Ballonnenfeest Retrospective

Retrospective 2024-01-16

In the past month, I took an unpaid volunteer job with an art collective. They were throwing a large Artificial Intelligence themed performance at Paradiso, Ballonnenfeest, in Amsterdam.

It was an experience! My career has long been spent making ML/AI systems for my employers, rarely have I been granted the opportunity to use these systems myself. So I jumped at the chance to switch sides for a while, to AI consumer rather than producer. I also seized the opportunity to make art for other people, as I've never done that before.

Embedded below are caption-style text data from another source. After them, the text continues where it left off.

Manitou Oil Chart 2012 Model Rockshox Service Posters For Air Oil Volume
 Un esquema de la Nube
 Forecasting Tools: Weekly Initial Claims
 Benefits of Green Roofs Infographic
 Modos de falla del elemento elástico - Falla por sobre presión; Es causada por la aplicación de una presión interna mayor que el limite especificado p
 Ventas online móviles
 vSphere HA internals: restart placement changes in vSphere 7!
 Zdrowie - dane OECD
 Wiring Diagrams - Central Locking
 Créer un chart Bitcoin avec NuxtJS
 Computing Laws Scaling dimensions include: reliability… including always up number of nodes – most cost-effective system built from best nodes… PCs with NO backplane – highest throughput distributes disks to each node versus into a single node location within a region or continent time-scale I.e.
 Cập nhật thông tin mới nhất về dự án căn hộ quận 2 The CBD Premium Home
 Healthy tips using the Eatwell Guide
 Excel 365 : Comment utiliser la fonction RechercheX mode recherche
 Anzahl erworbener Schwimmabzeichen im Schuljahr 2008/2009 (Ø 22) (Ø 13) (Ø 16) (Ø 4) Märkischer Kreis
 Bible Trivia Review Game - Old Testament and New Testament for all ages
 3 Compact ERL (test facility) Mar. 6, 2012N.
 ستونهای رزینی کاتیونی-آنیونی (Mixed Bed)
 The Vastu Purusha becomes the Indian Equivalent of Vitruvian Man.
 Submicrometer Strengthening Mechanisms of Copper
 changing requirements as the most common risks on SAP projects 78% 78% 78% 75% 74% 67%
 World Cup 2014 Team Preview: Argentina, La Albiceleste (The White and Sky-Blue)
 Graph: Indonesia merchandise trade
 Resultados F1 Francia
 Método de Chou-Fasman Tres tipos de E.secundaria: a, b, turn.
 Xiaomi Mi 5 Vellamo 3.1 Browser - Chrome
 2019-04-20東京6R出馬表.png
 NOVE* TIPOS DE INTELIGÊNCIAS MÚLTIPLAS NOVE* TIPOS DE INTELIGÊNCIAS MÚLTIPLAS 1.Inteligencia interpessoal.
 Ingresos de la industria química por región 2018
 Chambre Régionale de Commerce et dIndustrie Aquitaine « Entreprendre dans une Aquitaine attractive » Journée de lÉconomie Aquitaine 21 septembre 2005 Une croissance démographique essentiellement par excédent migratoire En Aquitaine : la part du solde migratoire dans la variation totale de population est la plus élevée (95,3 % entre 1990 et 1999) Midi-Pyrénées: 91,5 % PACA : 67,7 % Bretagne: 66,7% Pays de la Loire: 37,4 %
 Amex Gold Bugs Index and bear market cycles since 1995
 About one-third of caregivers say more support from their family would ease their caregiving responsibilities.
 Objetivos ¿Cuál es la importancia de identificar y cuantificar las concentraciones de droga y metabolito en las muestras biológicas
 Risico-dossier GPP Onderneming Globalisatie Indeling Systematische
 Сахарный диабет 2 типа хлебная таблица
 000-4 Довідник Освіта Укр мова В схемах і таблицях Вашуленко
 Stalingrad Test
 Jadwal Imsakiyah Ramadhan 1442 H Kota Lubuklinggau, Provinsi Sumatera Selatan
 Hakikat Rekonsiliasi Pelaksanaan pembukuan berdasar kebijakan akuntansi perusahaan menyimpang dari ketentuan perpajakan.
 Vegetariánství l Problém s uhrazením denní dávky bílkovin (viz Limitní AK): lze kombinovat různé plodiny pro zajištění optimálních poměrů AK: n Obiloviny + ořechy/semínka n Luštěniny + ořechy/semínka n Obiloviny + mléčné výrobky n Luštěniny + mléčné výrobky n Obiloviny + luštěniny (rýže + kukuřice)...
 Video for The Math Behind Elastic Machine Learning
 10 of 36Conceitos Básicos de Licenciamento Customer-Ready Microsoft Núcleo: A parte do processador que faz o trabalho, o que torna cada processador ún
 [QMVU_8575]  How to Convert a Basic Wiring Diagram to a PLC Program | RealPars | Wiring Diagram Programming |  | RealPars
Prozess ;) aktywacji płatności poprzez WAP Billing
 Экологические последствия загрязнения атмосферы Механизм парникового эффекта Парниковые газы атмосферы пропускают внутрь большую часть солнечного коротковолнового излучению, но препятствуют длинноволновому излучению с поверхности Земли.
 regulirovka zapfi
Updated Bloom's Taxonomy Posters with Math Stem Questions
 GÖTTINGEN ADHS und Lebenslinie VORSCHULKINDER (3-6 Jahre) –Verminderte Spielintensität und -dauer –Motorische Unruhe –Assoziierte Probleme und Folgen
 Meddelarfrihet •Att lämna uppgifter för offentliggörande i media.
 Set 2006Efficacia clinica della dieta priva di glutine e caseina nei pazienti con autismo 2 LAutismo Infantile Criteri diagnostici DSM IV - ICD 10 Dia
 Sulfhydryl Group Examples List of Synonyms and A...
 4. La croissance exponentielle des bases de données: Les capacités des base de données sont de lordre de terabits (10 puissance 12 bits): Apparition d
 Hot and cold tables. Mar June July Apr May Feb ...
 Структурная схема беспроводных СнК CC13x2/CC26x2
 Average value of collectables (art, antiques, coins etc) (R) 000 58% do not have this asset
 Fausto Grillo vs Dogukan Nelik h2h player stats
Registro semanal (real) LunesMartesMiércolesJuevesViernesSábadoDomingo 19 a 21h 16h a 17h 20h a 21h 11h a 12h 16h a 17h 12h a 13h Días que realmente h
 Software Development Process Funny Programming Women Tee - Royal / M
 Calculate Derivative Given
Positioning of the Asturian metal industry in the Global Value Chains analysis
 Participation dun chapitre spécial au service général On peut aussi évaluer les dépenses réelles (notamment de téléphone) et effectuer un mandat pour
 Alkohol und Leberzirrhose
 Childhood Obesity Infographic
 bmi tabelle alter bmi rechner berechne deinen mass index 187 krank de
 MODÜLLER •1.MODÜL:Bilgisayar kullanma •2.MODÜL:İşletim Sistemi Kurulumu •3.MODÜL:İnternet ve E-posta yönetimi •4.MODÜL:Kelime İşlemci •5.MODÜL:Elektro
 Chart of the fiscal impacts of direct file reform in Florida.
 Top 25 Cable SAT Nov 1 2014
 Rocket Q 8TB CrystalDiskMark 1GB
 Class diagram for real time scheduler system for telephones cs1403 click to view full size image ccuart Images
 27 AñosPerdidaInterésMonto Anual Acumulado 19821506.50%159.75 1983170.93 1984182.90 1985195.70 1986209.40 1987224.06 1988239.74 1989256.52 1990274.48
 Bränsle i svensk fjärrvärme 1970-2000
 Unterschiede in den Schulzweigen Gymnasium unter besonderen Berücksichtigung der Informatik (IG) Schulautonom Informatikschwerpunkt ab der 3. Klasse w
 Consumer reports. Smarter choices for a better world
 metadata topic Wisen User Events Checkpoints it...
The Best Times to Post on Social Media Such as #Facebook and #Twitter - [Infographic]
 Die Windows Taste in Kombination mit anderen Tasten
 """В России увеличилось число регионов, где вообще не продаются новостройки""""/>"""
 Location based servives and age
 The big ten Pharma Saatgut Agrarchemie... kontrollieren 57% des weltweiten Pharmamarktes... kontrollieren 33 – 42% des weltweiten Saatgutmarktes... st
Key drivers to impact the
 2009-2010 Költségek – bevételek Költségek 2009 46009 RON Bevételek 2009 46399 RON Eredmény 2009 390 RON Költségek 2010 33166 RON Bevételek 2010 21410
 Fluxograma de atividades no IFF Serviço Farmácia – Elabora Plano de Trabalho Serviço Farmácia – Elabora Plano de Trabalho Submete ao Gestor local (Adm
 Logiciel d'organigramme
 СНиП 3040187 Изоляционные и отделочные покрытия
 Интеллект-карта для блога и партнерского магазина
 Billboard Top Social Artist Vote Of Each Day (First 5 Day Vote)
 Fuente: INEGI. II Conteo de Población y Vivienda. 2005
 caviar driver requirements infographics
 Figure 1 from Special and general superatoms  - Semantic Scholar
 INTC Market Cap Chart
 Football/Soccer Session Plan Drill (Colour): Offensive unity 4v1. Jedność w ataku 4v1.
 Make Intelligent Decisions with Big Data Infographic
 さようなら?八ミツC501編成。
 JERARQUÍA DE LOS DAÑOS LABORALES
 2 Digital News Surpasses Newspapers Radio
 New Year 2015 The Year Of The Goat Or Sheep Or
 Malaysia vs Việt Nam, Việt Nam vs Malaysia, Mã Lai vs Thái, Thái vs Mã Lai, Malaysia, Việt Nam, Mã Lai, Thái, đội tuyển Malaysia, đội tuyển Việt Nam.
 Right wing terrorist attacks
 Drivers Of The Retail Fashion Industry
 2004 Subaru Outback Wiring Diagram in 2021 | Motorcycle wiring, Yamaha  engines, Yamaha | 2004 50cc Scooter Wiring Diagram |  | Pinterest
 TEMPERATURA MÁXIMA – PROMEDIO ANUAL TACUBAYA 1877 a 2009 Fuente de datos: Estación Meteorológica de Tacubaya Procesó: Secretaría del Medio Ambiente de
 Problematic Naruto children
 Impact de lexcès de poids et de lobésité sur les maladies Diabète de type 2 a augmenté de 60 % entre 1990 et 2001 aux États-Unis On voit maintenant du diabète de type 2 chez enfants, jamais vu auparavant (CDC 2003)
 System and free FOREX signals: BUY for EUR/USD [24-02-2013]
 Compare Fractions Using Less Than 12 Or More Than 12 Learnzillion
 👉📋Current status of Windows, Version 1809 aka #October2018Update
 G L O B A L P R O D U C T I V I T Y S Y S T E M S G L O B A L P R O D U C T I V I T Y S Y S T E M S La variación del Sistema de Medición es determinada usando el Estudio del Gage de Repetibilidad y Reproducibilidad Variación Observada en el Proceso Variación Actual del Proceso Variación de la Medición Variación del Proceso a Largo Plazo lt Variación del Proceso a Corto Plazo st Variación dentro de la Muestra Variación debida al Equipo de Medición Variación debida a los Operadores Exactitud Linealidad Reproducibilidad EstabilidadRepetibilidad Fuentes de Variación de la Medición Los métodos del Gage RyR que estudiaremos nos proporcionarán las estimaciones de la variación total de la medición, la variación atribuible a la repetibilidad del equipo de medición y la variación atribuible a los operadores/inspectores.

I've been playing with AI art for the last 2 years, since the time of Disco Diffusion with it's abstract impressionist outputs. I put together a lot of things over the last two years, mainly in Stable Diffusion with the Automatic1111 UI. However, I've never made art for a live performance and in collaboration with other artists.

With this project I wanted to go further and really see what the current open-source state of the art is capable of. Since my last experience, SDXL models had come online with double the resolution and a new workflow. On top of that, ComfyUI had started to become the User Interface of choice for complex workflows. The project demanded even more, since the performance would be live, pictures would be were insufficient, we'd have to generate videos that would be projected on the stage during the performance. At the beginning of December, I knew nothing about how this worked.

I love animation, I have my entire life. I'm still frequently watching animated series (see Pantheon and Sousou no Frieren, you won't regret it) as they are able to push boundaries other media simply cannot get away with, despite the vfx revolution. That said, the technical know-how necessary to generate animation initially felt beyond me. I lacked a vocabulary necessary to describe many of the things I wanted to do. It really felt overwhelming. However, as a cartoon dog once taught me, "Sucking at something is the first step toward being sort of good at something" and you don't get anywhere feeling like something is impossible. You have to try, fail, get back up again and keep trying until things start to work. Plus, the one thing AI excels at is ease of iteration.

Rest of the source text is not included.